╭──
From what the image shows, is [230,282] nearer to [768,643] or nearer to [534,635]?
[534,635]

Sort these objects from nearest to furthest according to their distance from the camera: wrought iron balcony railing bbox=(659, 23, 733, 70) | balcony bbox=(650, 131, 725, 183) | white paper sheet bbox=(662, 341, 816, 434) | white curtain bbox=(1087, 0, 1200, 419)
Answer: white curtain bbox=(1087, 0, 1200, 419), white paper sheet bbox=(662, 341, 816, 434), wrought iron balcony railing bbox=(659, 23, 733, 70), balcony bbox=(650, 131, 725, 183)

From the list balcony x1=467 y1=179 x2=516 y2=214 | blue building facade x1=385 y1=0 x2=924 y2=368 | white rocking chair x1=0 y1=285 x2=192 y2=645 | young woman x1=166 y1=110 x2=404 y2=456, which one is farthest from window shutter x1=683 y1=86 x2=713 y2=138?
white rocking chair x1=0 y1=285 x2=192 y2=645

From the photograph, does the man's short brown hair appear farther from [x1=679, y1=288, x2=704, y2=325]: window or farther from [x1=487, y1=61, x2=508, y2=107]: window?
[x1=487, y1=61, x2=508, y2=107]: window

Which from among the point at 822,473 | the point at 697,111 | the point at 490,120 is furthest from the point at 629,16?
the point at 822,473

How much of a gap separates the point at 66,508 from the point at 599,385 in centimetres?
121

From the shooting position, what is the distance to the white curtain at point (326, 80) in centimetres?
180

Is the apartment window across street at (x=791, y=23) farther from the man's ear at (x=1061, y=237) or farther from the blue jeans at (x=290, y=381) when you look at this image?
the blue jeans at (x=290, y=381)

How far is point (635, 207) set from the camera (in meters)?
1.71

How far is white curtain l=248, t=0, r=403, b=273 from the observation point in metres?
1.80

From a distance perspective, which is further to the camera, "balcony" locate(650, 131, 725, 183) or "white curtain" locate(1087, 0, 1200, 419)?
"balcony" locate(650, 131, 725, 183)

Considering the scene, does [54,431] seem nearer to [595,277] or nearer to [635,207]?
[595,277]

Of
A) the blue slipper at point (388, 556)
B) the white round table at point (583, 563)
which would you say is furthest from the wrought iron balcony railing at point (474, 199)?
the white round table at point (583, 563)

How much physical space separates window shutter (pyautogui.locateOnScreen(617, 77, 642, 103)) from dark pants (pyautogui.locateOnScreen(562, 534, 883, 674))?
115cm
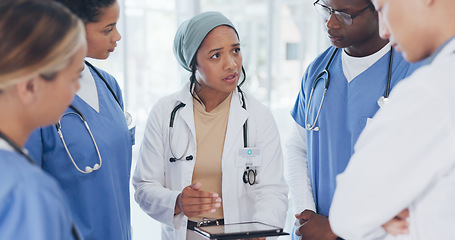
╰──
List every line of the entries above that contains the string "furthest".

Finished answer –
Sort these objects from nearest to furthest according to their distance from the camera: wrought iron balcony railing bbox=(659, 23, 733, 70) | balcony bbox=(650, 131, 725, 183) | white paper sheet bbox=(662, 341, 816, 434) | white curtain bbox=(1087, 0, 1200, 419)
Which from among the point at 822,473 | the point at 697,111 | the point at 490,120 is furthest from the point at 629,16?
which would you say is furthest from the wrought iron balcony railing at point (474, 199)?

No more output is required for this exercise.